(Source data)
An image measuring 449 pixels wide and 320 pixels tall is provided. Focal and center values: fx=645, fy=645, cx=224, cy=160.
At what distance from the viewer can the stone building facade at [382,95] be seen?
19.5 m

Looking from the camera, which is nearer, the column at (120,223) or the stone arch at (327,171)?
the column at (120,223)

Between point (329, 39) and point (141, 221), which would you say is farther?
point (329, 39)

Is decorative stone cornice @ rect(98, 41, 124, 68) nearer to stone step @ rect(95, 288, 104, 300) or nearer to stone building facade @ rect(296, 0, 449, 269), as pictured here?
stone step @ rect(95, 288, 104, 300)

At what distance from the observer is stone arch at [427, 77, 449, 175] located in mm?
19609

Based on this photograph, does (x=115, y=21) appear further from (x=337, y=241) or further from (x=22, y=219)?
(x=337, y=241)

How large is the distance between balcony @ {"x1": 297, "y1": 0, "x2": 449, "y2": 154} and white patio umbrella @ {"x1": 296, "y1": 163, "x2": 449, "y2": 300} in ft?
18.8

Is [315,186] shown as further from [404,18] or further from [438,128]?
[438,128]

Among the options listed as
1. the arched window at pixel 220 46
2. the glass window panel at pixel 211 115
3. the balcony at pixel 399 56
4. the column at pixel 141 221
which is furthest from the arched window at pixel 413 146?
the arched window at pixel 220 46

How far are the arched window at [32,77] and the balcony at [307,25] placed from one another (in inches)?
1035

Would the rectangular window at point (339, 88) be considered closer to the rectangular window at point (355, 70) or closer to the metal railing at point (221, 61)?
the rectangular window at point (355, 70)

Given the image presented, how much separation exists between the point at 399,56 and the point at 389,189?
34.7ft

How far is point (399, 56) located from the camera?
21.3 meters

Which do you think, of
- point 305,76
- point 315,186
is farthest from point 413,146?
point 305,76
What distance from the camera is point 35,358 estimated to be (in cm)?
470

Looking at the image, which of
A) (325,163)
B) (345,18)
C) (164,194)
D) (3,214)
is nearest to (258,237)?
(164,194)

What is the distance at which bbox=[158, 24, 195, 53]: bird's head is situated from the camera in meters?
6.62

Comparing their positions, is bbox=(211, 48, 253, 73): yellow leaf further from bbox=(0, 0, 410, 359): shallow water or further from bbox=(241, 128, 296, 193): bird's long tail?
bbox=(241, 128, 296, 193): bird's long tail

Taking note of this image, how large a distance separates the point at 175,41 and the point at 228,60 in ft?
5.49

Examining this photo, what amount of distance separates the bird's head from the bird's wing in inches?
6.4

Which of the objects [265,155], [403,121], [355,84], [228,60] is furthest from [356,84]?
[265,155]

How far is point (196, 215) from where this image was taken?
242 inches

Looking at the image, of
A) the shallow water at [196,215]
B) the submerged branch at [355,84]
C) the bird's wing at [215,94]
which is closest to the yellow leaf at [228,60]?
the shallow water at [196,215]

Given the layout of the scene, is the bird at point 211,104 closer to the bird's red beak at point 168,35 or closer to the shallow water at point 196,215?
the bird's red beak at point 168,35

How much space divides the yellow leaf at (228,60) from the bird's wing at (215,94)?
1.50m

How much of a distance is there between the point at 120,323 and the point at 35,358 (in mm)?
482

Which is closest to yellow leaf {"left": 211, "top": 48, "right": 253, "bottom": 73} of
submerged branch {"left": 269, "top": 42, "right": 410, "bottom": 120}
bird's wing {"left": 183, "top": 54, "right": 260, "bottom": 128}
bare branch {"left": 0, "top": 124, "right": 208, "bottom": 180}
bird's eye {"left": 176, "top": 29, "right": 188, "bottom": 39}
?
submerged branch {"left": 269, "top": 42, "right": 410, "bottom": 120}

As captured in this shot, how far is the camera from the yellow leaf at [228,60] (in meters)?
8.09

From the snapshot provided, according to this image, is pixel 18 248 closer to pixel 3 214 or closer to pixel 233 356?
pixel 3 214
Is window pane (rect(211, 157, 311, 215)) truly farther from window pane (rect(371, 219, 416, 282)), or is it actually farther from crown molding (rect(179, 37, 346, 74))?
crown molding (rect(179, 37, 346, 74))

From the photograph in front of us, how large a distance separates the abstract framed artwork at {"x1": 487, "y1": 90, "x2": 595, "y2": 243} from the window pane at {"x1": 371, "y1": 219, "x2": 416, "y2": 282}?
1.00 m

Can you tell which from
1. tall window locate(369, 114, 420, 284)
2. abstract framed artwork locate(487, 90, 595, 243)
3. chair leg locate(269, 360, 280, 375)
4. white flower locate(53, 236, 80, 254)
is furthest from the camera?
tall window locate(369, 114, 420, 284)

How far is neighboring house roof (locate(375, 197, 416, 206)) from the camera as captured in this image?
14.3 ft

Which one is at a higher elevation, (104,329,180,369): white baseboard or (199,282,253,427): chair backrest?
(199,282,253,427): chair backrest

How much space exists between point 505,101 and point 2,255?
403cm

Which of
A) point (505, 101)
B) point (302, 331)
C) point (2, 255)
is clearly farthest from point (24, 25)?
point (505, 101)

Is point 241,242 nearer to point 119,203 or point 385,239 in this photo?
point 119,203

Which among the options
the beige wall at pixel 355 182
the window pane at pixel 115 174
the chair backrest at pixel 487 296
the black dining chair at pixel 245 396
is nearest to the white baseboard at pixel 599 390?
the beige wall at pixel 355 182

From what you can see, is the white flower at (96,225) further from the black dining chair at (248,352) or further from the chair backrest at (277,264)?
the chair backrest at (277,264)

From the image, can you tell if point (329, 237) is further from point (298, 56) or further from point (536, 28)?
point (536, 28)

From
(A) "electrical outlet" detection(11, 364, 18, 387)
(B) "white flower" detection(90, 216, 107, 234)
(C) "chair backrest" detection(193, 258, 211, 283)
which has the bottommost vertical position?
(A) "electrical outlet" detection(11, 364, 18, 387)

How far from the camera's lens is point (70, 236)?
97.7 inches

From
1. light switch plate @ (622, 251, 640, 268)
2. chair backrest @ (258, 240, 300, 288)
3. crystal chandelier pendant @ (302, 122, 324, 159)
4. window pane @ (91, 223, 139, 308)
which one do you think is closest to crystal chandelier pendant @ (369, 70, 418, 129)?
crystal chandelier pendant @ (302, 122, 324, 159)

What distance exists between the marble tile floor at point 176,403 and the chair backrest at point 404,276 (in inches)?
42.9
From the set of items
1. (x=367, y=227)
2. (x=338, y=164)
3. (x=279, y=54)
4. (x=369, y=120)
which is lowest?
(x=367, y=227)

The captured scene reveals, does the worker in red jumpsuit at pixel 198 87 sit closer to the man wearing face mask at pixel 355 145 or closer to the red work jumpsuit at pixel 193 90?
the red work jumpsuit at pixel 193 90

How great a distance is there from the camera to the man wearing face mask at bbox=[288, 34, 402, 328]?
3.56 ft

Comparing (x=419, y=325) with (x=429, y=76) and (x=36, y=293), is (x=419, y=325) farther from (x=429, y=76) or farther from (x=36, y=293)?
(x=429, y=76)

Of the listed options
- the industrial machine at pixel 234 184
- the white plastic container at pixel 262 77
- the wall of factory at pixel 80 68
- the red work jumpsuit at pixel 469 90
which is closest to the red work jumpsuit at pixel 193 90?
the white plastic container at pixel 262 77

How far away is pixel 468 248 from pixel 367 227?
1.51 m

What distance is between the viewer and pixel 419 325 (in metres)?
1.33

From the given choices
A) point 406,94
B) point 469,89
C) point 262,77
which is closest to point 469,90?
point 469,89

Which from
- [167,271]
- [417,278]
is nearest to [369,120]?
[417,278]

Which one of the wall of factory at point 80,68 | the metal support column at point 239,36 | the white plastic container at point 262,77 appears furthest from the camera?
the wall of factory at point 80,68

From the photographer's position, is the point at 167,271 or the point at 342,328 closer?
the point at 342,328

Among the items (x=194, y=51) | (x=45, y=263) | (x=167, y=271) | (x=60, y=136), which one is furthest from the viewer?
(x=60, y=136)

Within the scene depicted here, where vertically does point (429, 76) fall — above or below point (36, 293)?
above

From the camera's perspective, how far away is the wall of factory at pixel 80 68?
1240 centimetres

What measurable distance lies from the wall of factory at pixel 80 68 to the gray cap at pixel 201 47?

**Required work:**
Repeat, without changes, every line from the one that contains "From the photographer's" through the final line of the data.

**Task output:**
From the photographer's position, is the point at 167,271 or the point at 342,328 closer?
the point at 342,328

Among the items (x=194, y=51) | (x=45, y=263) | (x=167, y=271) | (x=60, y=136), which one is furthest from the viewer?
(x=60, y=136)

Within the scene depicted here, where vertically does point (429, 76) fall — above or below point (36, 293)?
above

From the camera's perspective, how far away is the wall of factory at pixel 80 68?
1240 centimetres

What measurable distance lies from the wall of factory at pixel 80 68 to the gray cap at pixel 201 47?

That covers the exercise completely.